When Hewlett-Packard launched its Software Universe event June 15 with a presentation on cloud computing, it was just the start of a day about clouds. HP kicked things off with its announcement at a massive event held at the Gaylord National conference center at Washington's National Harbor, and featured Bill Veghte, who recently arrived at HP after a long stint at Microsoft. Veghte said that about three-quarters of businesses are pursuing cloud computing in one way or another.
Meanwhile, General Electric was holding an event in downtown Washington at which it announced its electronic medical records software-as-a-service product. This platform is aimed at giving small medical practices a way to offer electronic medical records affordably.
Next, Verizon announced June 15 that it will be providing its own branded cloud storage product aimed at enterprises. Verizon Cloud Storage is designed to work either on its own or in conjunction with existing SAN or NAS storage systems. Verizon's product is building on a capability that the company has had for some time, but is only now being offered under its own brand.
It's significant that in a single day, the IT community has seen three major, if unrelated, announcements of cloud computing and storage products. But what's significant may not be what you think. After all, the whole cloud thing has been part of virtually every IT discussion for the last year. Even individual consumers are being offered cloud services for offsite backup. What's significant is that the whole range of cloud services is starting to show signs of offering more complete systems.
GE's example may be the best one.
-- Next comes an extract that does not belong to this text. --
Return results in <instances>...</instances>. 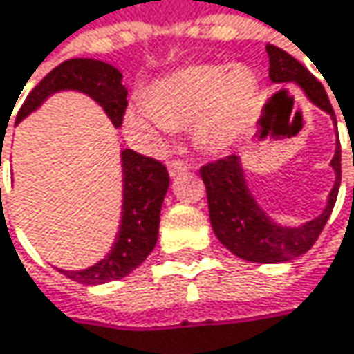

While much of the world of cloud computing is theoretical at best, GE Health Care is offering an actual service that's badly needed by a community of professionals that often doesn't have ready access to up-to-date IT systems. In many ways, doctor's offices and small medical practices have a great need for good IT because it helps their patients, and it can help them by making operations more efficient. But the sea of regulations that surrounds medical computing is a powerful disincentive.
GE, in its new product launch, is offering a solution to a community that badly needs a good, secure, reliable and affordable cloud service, and has no way to get it. While this service is just for the medical community, it opens the door for the hundreds of thousands of small businesses that may not deal with medical records but that need a path to secure, reliable and affordable IT systems.